■ Passage
..............................
Jennifer Garner Goes ‘Camping’ and Gets to Be Delightfully Unlikable

Jennifer Garner Goes 'Camping' Anne Marie Fox/HBO

Set up your pup tent and plop yourself in front of your TV: Jennifer Garner returns to television in HBO’s Camping. “I always said I’d come back to TV,” the dimpled actress grins, but since Garner’s high-octane spy drama Alias ended in 2006, she has been in big demand on the big screen. She’s starred in Hollywood blockbusters ranging from charming rom-coms like 13 Going on 30 and Oscar-winning dramas like Dallas Buyers Club to family flicks like The Odd Life of Timothy Green and butt-kicking action flicks like September’s Peppermint.

“I love the ongoing nature of TV,” she tells us. “I love the familial feeling on set. I love getting a new script every week. But it has to be something that is written well, and Camping is.” The eight-episode comedy is based on Julia Davis’ British series of the same name, but with a fresh Americanized twist, courtesy of the writing/producing team of Lena Dunham and Jenni Konner. “I didn’t hesitate because the writing was so smart, and because it was Jenni Konner directing, and because I laughed my head off when I read it,” Garner reveals. “And it was shot in L.A. — I’m a mom, I have to figure that stuff out.”

The satire follows uptight suburban mom Kathryn (Garner) as she leads an ill-fated group camping trip to celebrate the 45th birthday of her husband, Walt (David Tennant). They are joined by a ragtag group that includes Kathryn’s meek sister (Ione Skye), her drug-addicted boyfriend (Chris Sullivan), a married couple consisting of Walt’s best friend and Kathryn’s ex-best friend (played by real-life couple Brett Gelman and Janicza Bravo), the group’s recently separated pal (Arturo del Puerto), and a bizarre free spirit (Juliette Lewis) who has crashed the party and is along for the adventure.

“It’s definitely a group of fish out of water,” Garner laughs. “These people do not really belong in the woods, and they’re part enjoying it, part tolerating it for Walt, and also just breathing through the fact that Kathryn has insisted on this weekend. I mean, it’s one thing to go camping with your friends for a night or two, but it’s four days. At the Groupon rate!”

Garner describes her character as “a lot to handle” and admits that when she watched the U.K. version of Camping, she was intimidated by her. “The British version is unflinching, and she is relentlessly shrill and controlling,” Garner shares. “The British are unafraid in this way. They don’t give her a moment where you see why, or who she is underneath, or any sense of humanity.”
..............................
■ Data excerpts
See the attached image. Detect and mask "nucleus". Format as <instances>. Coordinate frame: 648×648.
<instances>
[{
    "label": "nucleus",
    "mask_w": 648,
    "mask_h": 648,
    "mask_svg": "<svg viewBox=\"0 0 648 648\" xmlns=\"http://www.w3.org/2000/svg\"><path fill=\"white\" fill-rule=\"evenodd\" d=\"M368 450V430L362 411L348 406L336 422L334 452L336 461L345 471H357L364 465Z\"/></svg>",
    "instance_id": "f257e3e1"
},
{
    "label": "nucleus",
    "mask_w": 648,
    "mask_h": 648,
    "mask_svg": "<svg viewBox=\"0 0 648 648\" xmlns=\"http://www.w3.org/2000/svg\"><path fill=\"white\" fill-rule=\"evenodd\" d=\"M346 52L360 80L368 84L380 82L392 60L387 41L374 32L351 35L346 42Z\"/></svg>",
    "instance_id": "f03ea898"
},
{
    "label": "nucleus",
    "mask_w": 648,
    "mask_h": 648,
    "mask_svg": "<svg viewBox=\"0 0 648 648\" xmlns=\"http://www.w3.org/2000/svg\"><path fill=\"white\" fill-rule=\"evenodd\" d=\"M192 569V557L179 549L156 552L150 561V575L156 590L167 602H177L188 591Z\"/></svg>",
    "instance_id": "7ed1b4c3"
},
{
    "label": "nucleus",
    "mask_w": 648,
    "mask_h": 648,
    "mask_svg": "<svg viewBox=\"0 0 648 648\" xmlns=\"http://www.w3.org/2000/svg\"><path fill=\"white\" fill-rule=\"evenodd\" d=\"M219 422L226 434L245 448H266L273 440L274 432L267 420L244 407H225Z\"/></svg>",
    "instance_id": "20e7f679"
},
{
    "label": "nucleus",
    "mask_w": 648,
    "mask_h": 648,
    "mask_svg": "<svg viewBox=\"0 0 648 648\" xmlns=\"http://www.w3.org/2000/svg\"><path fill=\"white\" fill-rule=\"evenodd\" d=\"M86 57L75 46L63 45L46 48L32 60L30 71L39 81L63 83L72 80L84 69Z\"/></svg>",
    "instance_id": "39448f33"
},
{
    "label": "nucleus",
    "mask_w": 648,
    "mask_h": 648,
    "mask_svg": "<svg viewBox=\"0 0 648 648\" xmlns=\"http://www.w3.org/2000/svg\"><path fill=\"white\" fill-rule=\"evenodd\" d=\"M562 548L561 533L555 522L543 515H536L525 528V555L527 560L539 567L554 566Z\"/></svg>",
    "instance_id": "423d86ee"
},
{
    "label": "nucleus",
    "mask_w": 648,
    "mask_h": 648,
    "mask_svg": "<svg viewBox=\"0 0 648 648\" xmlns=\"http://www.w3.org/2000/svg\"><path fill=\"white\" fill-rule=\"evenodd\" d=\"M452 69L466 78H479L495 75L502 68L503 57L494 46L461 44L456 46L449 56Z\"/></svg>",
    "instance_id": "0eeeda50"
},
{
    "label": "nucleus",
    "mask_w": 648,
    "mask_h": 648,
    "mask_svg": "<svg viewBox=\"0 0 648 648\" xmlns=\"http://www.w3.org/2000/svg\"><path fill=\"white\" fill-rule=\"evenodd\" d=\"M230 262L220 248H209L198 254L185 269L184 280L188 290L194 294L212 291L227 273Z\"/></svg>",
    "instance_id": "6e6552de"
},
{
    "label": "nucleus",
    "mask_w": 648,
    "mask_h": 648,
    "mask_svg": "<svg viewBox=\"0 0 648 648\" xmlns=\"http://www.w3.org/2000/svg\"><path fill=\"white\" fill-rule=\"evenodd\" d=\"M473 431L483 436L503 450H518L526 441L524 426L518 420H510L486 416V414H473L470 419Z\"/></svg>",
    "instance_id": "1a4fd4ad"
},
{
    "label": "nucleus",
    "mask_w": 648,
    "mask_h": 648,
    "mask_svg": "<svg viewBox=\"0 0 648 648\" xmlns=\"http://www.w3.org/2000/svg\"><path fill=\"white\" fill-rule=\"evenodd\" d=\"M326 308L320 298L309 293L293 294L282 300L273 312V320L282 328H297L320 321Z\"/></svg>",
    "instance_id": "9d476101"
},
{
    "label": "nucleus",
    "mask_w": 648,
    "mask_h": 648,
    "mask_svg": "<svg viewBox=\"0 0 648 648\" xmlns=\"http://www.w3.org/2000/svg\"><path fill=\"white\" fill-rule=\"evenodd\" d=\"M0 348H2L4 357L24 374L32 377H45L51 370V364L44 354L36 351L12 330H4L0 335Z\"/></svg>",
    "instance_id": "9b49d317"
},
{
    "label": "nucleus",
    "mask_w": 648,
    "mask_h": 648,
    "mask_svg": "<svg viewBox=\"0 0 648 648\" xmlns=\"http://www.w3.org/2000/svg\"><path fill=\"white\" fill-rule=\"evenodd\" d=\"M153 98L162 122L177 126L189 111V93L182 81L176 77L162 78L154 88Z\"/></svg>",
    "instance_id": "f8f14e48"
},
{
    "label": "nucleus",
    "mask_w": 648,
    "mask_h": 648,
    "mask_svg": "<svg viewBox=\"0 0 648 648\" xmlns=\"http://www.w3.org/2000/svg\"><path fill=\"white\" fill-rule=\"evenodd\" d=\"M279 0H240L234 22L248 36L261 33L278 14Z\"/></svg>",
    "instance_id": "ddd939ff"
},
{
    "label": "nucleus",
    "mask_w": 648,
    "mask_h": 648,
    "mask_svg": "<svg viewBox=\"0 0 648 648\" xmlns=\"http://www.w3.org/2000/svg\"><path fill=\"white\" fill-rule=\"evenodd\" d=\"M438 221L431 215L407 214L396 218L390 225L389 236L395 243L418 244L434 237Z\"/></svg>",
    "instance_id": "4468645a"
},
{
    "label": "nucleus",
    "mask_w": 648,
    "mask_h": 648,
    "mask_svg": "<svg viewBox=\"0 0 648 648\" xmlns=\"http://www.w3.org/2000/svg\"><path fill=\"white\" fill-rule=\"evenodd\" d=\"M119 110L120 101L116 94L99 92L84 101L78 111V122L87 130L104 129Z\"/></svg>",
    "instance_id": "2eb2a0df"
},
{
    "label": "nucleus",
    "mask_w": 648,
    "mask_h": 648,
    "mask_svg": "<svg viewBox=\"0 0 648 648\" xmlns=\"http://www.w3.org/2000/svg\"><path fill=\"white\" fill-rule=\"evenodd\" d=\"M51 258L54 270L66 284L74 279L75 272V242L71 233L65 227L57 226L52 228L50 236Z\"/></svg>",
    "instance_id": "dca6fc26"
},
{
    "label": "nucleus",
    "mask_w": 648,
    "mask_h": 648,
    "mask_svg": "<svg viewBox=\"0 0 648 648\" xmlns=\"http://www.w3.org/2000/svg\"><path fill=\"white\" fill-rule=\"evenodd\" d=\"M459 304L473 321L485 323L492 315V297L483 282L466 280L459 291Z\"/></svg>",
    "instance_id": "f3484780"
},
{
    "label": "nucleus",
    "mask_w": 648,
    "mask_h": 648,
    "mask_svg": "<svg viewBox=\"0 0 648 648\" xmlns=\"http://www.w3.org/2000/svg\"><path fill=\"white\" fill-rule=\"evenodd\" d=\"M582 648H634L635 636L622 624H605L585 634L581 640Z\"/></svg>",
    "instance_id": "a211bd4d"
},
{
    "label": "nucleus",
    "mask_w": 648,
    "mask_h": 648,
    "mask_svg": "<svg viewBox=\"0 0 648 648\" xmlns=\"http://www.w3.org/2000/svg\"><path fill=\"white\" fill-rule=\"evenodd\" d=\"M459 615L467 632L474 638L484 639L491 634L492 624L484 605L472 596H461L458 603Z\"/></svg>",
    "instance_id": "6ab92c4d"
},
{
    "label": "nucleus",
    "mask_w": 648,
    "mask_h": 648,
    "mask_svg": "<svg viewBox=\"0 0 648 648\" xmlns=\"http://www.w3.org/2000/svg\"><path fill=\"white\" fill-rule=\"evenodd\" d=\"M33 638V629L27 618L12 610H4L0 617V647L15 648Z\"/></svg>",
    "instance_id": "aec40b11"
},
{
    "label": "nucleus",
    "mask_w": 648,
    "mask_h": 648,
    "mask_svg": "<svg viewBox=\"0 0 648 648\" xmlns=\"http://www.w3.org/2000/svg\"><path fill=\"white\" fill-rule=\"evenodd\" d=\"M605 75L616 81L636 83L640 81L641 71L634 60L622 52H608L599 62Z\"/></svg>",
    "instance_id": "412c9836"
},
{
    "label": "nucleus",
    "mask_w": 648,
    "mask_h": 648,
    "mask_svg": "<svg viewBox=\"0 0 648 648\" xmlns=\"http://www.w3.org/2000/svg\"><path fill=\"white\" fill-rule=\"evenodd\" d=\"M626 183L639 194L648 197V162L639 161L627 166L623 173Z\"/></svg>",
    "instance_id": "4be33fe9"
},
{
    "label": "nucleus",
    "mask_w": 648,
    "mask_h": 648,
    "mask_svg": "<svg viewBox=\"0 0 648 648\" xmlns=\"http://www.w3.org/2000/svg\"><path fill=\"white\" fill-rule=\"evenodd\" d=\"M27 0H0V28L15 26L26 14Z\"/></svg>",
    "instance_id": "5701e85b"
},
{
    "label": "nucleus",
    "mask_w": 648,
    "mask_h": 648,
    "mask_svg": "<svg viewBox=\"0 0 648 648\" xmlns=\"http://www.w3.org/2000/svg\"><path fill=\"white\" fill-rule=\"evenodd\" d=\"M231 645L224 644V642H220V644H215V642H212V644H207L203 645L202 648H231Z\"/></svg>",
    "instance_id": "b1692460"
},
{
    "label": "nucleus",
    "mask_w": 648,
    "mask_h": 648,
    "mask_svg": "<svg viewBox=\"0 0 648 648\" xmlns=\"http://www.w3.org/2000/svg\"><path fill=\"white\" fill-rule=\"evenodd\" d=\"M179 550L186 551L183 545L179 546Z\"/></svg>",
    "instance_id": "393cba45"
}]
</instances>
..............................
■ Exercise requirements
**A.** In the article about Jennifer Garner's show Camping, who plays Kathryn's husband, Walt?
**B.** Show every line of the records that contains the string "instances".

■ The solutions
**A.** David Tennant

**B.**
See the attached image. Detect and mask "nucleus". Format as <instances>. Coordinate frame: 648×648.
<instances>
</instances>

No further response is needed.